A newly-planted exotic garden at RHS Wisley has torn up the rule book – it's a bold gamble for a garden in Surrey, and one which Steven Desmond traces back through centuries of adventurous English gardeners.
A nation of gardeners is bound to be eternally on the search for something more exciting in the view from the kitchen window. Every now and again, a deep-seated yearning for something with a bit more get up and go breaks through the polite surface. Away, then, with the drizzle-flecked windowpanes looking out onto familiar favourites and in with a vision of desert-island scenery.
Something of this nature has just occurred in the heathland of Surrey, in the august setting of RHS Wisley, not hitherto noted for revolutionary sentiments. Until recently, a handsome and instructive rose garden stood on the spot where we now find ourselves peering from beneath the giant paddle-shaped leaves of banana plants across a planting scheme more usually seen on the French Riviera. The exotic garden has landed.
There are limits to this extravagance, of course. Wisley is still Wisley and the new garden is framed by the hydrangeas of Battleston Hill on one side and the famous long herbaceous borders on another. The layout is also reassuringly conventional, with radiating paths circling a central fountain whose pineapple finial is fittingly modest in scale.
However, it’s the planting that catches the eye. It seems more suited to the coast of northern Queensland than the Home Counties.
‘It flares up now and again only to peter out gradually as fashion moves on. Like a firework display, we should all rush now to marvel at the spectacle while it lasts’

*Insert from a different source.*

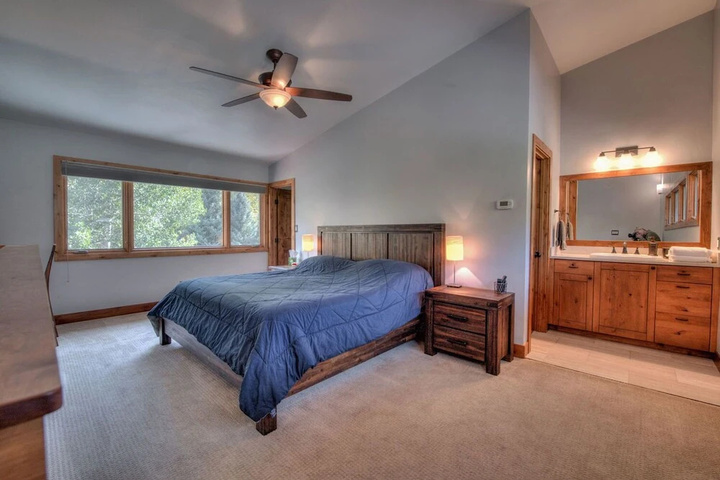 Room 4 of 19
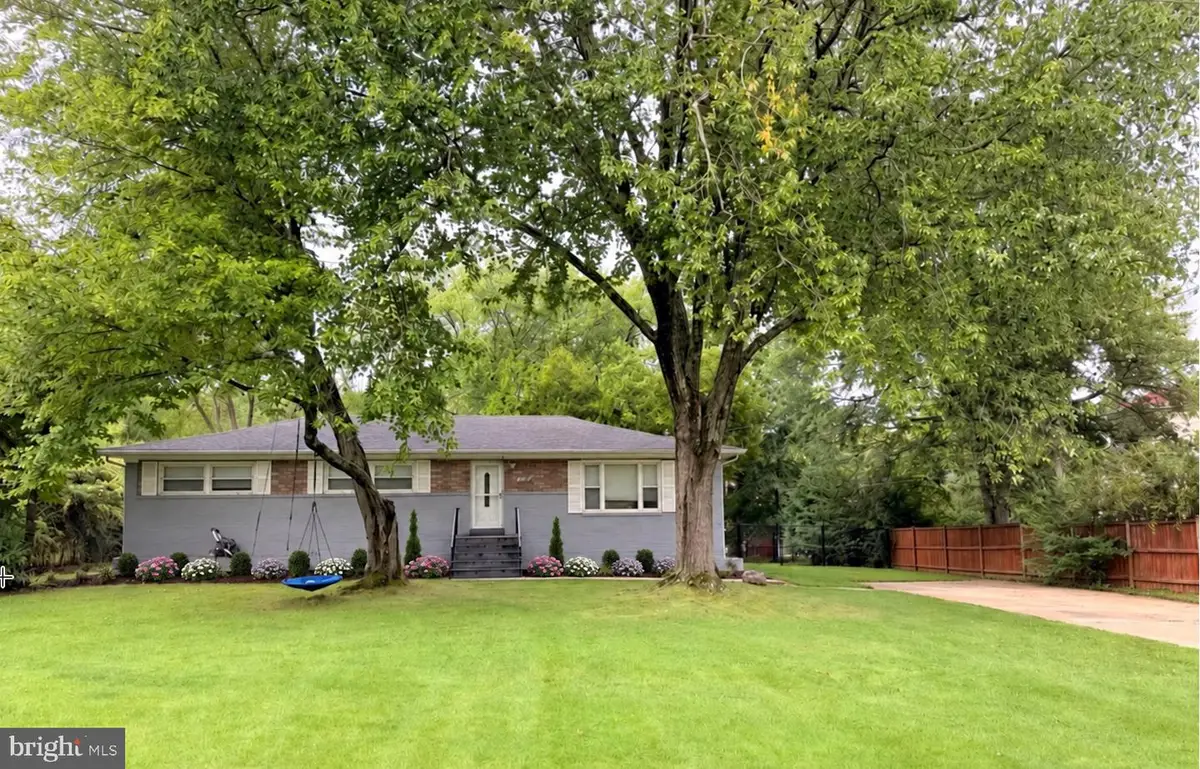 10807 Hill Top Dr, Fort Washington, MD 20744 - #1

Like all new gardens, this is a work in progress and adjustments will be made as time goes on. All the plants have been included for their dramatic form and outline and some will flourish irrespective of the character of the coming winter. These include a young monkey-puzzle tree, always so distinctive with its regularly spaced branches curving down to the ground, the whole tree covered in that perfect spiny green armour.
Other plants, such as the dahlias and cannas, are old friends. Some will remain in the ground, perhaps covered with a pot filled with straw, to re-emerge next May. The biggest of them all, Dahlia imperialis, is here, towering above my head, and everyone will want to see how it copes in this situation.
This might be a home, too, for my own favourite, D. merckii, whose shiny mauve blooms flourish outdoors in the botanic garden at Logan on the Mull of Galloway. The free drainage here will be a considerable help.
The questions, however, hang over the glasshouse favourites, including the big shrub Eriobotrya japonica. Can the loquat really survive the winter in England? Will it have to suffer the indignity of being wrapped up for months?
In fact, this new venture, a daring experiment in the expert hands of garden manager Emma Allen, is the latest in a long line of such breakouts. The stalwarts of England spluttered when Christopher Lloyd, chuckling with glee, dug up his rosebeds at Great Dixter and replaced them with planting very much along these lines.
The tradition can be traced back intermittently at least to the late 19th century, when William Robinson’s The English Flower Garden included a passage by John Gibson describing his grove of palm trees underplanted by Swiss-cheese plants in Battersea Park, in 1873.
The Jardin des Plantes in Paris beds out each year an elaborate scheme of rubber plants, bananas, bird’s-nest ferns and cannas on a lawn in, interestingly, the Jardin Anglais. And the Chusan palm, brought to these shores in the 1840s by Robert Fortune from the coast of China, has long been known as the Torquay palm.
The revolution, then, has been rumbling on for some time. Like all such things, it flares up now and again only to peter out gradually as fashion moves on. Like a firework display, we should all rush now to marvel at the spectacle while it lasts.